Qu’est-ce qu’une Germaine?

Au Québec, l’expression «Être Germaine» est souvent employée de façon péjorative de la façon suivante : « Dans un couple, c’est elle qui gère et celle qui mène.»

Les gens l’utilisent également dans différentes situations dès qu’une femme a un fort caractère et une grande habileté à prendre des décisions.

D’une manière plus positive, ma vision d’une « Germaine » c’est une forte femme, qui aime prendre des initiatives, être aux commandes, conduire plutôt que suivre.  Son efficacité est hors pair, personne n’en doute. Elle n’a pas froid aux yeux, elle fonce malgré les obstacles pour atteindre ses objectifs.

Pour une femme forte qui aime prendre des initiatives, ça peut être difficile de faire confiance aux autres lorsqu’il est question d’organisation.  J’étais une Germaine parfaite pour l’organisation d’activités, d’évènements ou tout simplement la gestion d’une semaine normale.  J’avais un grand plaisir à tout organiser, c’est même devenu une habitude même un peu intense. Par exemple, dans ma gang d’amies, j’étais l’organisatrice en chef et je le prenais un peu mal lorsqu’une autre personne proposait une activité avant moi. Ces sentiments négatifs qui m’envahissaient étaient seulement de l’inquiétude et de la peur. J’avais peur de l’inconnu, car je n’avais pas le contrôle sur la situation. Rares étaient les moments où je n’étais pas la chef, la leader. C’était très déstabilisant.

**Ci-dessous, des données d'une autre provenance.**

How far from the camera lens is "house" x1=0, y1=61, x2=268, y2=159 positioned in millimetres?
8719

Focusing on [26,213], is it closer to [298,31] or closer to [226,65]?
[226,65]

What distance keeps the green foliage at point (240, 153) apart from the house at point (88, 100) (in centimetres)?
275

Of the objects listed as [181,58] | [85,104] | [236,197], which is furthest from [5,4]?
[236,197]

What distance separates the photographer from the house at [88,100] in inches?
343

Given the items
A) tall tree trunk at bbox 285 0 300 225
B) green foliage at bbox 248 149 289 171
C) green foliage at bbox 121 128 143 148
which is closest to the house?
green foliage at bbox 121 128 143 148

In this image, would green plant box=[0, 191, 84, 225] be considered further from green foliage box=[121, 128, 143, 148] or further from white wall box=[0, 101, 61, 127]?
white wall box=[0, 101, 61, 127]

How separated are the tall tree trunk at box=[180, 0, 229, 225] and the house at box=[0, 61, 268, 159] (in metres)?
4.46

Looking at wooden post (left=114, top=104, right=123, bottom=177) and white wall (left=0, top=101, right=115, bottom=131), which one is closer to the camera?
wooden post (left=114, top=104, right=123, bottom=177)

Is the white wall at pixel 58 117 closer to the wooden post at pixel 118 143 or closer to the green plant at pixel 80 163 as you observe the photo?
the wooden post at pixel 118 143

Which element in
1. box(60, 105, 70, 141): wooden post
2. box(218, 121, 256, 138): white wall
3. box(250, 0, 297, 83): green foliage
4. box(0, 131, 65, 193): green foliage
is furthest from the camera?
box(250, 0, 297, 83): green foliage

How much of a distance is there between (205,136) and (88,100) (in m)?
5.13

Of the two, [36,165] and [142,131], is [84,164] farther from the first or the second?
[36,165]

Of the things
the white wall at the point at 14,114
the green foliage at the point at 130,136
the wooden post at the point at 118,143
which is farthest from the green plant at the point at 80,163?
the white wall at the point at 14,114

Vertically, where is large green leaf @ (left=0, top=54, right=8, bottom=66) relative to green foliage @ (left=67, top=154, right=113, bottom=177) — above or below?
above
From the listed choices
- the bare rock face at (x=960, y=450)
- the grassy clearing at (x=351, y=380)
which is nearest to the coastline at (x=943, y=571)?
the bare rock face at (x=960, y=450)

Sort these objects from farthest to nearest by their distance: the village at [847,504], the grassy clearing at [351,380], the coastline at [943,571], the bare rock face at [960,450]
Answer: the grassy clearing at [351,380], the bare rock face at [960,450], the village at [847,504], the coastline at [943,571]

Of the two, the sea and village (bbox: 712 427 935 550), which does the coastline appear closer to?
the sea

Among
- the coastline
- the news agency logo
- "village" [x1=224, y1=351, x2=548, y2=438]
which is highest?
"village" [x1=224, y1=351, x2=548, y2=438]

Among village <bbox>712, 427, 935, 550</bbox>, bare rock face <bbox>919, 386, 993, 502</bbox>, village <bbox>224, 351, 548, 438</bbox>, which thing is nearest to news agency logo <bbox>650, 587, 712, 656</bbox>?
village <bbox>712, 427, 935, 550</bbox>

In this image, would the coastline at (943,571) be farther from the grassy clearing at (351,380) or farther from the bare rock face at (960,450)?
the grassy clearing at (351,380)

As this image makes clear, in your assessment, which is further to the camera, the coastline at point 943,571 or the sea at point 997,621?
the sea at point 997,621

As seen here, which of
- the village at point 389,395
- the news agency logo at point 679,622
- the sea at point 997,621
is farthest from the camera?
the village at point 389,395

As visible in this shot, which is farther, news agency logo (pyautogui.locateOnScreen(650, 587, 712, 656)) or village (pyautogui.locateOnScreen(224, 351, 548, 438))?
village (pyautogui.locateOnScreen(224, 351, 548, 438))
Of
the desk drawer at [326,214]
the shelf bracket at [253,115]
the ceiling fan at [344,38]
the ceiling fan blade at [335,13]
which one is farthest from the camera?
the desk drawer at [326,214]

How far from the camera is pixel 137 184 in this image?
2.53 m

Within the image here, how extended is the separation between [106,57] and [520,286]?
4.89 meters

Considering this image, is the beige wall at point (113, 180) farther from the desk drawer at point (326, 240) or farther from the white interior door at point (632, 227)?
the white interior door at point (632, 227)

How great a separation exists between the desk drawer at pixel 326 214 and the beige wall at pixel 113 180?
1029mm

Jusqu’à ce que quelqu’un de mon entourage me fasse vivre la définition de l’enfer pour une Germaine : prendre le contrôle pendant 10 jours. Je n’avais aucun pouvoir décisionnel. Pendant ces 10 jours, je suis partie en voyage avec cette personne. Celle-ci a tout organisé et me donnait seulement un bref résumé de notre journée. Par exemple, à notre réveil, la personne me disait d’apporter ceci et cela, car on allait visiter 4 endroits différents aujourd’hui. C’était les seules informations que j’obtenais, malgré mes millions de questions. Les premiers jours, j’étais anxieuse, car j’avais peur que la personne oublie des choses importantes et que je manque des musts. Sauf qu’à chaque fois qu’on arrivait à une activité ou à un lieu, j’étais émerveillée, car c’était continuellement une surprise. Étonnamment, j’ai pris goût de me laisser surprendre et de moins contrôler chaque petite minute de la journée.

Évidemment, au début, l’idée de ne rien décider était loin de me plaire, mais après ces 10 jours, je me suis rendue compte que j’avais davantage de bénéfices en laissant les autres organiser des activités ou laisser la vie me faire des petites surprises.  En contrôlant moins, on apprécie beaucoup plus le moment présent, on prend le temps. Ce temps que je ne prenais pas avant, puisque j’étais toujours dans l’urgence ou la gestion de ci ou de ça.
J’aime toujours organiser des activités, mais j’apprécie encore plus lorsque  je laisse les autres me surprendre avec leurs idées. Je peux profiter du moment avec mes amis et l’activité en tant que telle.

Prendre le temps de vivre le moment présent est ma nouvelle philosophie – je laisse un peu de côté la Germaine en moi!